TEXTE PROPOSÉ
Reine Kiki


Alice Prin, dite Kiki

Ah, Montparnasse!

Kiki était la muse de Man Ray, de Foujita, de Desnos… Elle était tourbillonnante, gironde et sans complexes! C’était les années 20 à Paris, l’époque où les peintres brisaient des chaises dans leur fourneau pour réchauffer les modèles nus et frissonnants.

J’avais, depuis longtemps, très envie de lire la BD Kiki de Montparnasse de Catel & Bocquet. Catel, dessinatrice, nous fait le portrait magnétique de Kiki aux cheveux noirs, tandis que Bocquet, l’homme à la plume, garnit la bouche de la belle avec les mots fleuris des titis de Paris.

Kiki était l’insouciance même, et but son existence jusqu’à la lie. Elle qui fut la Reine de Montparnasse, l’amie des plus grands artistes de ce monde, rencontra son destin tragique de cigale au détour d’une bouteille de trop et d’une cure de désintox ratée. Pour suivre son cercueil, des amis d’autrefois, il n’y eut que le peintre Foujita, ami fidèle jusque dans la déchéance.

(Lignes d'un jeu de données de raisonnement spatial)
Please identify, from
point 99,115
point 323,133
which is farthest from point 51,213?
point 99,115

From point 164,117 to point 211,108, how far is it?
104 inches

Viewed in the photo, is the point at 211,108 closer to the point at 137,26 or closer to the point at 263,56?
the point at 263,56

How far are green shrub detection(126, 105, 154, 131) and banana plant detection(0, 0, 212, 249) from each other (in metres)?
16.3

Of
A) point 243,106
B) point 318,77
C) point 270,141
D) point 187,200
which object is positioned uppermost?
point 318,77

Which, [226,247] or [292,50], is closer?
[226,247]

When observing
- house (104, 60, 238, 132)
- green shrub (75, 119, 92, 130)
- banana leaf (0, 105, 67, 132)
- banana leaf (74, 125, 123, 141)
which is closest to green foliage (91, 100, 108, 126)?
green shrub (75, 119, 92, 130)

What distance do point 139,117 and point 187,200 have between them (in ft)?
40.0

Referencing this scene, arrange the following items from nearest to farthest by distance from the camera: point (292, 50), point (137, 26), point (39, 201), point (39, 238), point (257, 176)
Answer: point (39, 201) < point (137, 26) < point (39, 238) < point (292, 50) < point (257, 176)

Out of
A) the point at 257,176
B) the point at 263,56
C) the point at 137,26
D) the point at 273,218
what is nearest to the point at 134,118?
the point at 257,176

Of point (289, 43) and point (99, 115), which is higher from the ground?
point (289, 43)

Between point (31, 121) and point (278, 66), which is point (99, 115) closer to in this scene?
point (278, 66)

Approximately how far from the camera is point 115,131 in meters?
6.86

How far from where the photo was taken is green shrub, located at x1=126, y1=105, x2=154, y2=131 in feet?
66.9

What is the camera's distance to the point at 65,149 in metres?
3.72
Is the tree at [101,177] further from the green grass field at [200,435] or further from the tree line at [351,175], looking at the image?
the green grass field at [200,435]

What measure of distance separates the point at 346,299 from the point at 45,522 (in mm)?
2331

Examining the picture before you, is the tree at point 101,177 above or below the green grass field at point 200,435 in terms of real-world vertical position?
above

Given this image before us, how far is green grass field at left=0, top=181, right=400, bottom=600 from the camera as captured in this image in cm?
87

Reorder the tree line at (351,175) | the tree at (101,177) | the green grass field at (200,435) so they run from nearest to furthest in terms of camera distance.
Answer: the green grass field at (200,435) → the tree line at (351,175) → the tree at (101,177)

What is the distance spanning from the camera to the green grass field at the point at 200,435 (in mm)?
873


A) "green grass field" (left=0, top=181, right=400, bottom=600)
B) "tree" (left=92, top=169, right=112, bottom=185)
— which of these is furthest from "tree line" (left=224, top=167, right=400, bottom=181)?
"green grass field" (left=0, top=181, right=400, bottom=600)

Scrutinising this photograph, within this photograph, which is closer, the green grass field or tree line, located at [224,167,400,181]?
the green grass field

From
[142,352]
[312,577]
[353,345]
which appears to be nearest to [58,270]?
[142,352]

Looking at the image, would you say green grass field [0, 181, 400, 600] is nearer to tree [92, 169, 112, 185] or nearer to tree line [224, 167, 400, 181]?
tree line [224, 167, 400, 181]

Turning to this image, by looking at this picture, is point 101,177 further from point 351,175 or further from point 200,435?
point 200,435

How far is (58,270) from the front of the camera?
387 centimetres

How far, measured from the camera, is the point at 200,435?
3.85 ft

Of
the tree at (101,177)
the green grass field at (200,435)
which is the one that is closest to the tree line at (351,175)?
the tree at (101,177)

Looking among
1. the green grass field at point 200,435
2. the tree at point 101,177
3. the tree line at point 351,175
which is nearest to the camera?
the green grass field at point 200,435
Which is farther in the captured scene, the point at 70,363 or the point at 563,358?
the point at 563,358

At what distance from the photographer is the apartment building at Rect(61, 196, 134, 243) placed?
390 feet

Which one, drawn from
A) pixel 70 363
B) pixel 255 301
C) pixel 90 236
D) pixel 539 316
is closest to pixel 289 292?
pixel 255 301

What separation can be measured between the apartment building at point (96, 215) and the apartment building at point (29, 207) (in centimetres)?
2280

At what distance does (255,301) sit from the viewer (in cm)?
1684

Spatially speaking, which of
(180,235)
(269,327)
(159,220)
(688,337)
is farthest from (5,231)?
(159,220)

CONSIGNES
Recopiez fidèlement, dans le texte consacré à Kiki, tout ce qui va de « Ah, Montparnasse! » jusqu'à « nus et frissonnants. » inclus. Fondez-vous uniquement sur le texte consacré à Kiki, sans tenir compte des entrées.

RÉPONSE
Ah, Montparnasse!

Kiki était la muse de Man Ray, de Foujita, de Desnos… Elle était tourbillonnante, gironde et sans complexes! C’était les années 20 à Paris, l’époque où les peintres brisaient des chaises dans leur fourneau pour réchauffer les modèles nus et frissonnants.